Homer Farmers Market: Farmers create diverse local food system

I had an inspiring conversation recently with Carolina Behe of the Inuit Circumpolar Council after she presented on a huge study regarding Inuit food security issues. It was interesting to hear how people who can’t depend on Safeway see their food system.

One of the main lessons I walked away with was that true food security does not depend on long supply chains. It relies on the direct supply from the area around the people. In the Inuit tradition, that means land and sea and all it provides.

We have that to a certain degree here as well. July is the season of dipnetting and August is the season for berry picking. The land and sea provide a great deal. But here we have two other elements: farmers and grocery store food.

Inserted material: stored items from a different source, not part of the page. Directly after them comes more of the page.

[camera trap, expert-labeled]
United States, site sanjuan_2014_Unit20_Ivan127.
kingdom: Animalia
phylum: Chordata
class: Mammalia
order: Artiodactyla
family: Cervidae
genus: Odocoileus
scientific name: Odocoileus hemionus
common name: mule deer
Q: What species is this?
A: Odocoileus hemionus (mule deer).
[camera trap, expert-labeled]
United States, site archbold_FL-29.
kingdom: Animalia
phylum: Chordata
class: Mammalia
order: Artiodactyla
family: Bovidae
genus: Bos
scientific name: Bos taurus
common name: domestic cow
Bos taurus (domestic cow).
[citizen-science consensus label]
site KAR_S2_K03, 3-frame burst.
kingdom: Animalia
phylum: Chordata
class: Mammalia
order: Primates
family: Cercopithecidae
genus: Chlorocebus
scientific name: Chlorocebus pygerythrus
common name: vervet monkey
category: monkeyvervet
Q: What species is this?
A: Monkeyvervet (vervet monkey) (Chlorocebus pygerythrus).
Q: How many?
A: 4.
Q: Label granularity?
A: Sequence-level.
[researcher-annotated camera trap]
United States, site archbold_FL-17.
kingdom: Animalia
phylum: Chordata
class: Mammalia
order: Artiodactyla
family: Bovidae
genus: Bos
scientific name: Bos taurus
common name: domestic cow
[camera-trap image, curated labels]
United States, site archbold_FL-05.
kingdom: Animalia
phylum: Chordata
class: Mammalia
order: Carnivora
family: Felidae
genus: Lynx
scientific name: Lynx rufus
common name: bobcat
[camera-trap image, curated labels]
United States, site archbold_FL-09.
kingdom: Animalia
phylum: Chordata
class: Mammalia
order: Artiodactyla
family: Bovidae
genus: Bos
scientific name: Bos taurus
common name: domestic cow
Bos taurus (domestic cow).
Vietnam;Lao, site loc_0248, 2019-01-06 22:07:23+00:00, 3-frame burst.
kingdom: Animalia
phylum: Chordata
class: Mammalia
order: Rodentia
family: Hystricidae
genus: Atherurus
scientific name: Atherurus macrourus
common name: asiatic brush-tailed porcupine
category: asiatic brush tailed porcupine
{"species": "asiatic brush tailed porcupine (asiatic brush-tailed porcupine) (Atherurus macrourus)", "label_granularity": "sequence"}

Our farmers here are not part of a huge supply chain. They represent food security for our community, another aspect of strength in questionable times. Grocery stores are not evil, but when it comes time to choose where you put your dollar, you can make a choice. You may not have noticed the local section back in the veggie aisle at Save-U-More, but it gives you the opportunity to shop like you normally do while supporting a farmer in your community at the same time.

Now is the time for stocking up on the harvest. Turn those cucumbers into pickles, those tomatoes into sauces. If you visit Farmer Bob’s stand on Ocean Drive you will see he has the pickles already jarred up for you and tomatoes on sale. If you hit the Oceanside Farm stand out East End Road you will get inundated with cabbage and cauliflower, kale and lettuce mixes, red onions and white, tomatillos and garlic.

The variety that our farmers are providing is impressive to say the least. You can see it online at the Alaska Food Hub as well as at the Homer Farmers Market on Saturdays and Wednesdays. The part our local farmers play in creating a diverse local food system for our community is vital.

So make a point this week of supporting the local farmers that support you.

The Market is open on Wednesdays from 2 to 5 p.m. too as well as Saturdays from 10 a.m. to 3 p.m. on Ocean Drive.

Kyra Wagner is the coordinator of Sustainable Homer and the Homer Farmers Market’s biggest fan.